Wiersz Beniamina

  • 27 marca 2022

Wiersz Beniamina

150 150 I Liceum Ogólnokształcące im. Leona Kruczkowskiego w Tychach

Beniamin

***

Stoimy przed drzwiami i czekamy.

Jeszcze kilka dni temu kupowali chleb w piekarni za rogiem.

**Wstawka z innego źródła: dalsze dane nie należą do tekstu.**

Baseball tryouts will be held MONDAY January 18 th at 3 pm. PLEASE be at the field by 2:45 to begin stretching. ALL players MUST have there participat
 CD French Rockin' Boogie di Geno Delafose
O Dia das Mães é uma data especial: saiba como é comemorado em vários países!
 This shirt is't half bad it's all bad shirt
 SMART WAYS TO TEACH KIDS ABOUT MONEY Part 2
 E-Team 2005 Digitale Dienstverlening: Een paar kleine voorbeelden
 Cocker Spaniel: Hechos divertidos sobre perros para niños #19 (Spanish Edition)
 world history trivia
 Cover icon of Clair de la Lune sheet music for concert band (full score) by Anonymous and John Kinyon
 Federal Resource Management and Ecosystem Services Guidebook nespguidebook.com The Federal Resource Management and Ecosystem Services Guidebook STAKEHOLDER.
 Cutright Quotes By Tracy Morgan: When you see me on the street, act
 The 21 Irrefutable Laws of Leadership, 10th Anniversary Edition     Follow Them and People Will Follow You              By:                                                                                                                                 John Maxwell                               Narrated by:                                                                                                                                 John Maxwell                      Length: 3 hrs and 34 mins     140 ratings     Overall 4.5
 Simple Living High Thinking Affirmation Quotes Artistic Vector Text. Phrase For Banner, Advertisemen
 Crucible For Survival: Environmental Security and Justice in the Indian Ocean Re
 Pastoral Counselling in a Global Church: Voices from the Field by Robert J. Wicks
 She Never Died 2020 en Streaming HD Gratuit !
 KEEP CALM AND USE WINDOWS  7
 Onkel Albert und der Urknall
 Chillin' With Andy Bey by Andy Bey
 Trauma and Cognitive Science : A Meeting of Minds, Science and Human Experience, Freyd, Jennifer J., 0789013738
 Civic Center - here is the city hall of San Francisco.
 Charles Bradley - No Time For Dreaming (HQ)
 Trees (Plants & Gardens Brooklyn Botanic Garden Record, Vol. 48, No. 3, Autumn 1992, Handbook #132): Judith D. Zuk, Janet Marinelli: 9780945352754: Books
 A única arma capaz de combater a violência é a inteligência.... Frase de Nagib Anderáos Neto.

Mama, tata, dwóch chłopców i babcia.

Dzisiaj ojciec wymienia magazynek.

Matka pakuje torby.

Babcia łapie dzieciaki za ręce

i uciekają…

Maszerują siedem godzin, wypatrując granicy strachu i cierpienia.

Zdani na pomoc drugiego człowieka wsiadają do busa i jadą w nieznane.

Mijają obce pola, sklepy, miasta.

Zastanawiają się, czy jeszcze wrócą.

Stoimy przed drzwiami i czekamy.

Myślę sobie – co zabrałbym ze sobą, mając sześć lat?

Pluszowego misia???

A może trzy ulubione auta lub garść klocków Lego…?

Słyszę ich!

Wolontariusze łapią im torby, zapraszając do środka.

Stoję przed drzwiami i patrzę.

Patrzę na sześcioletniego chłopca trzymającego w dłoniach jedynie dwa plastikowe karabiny.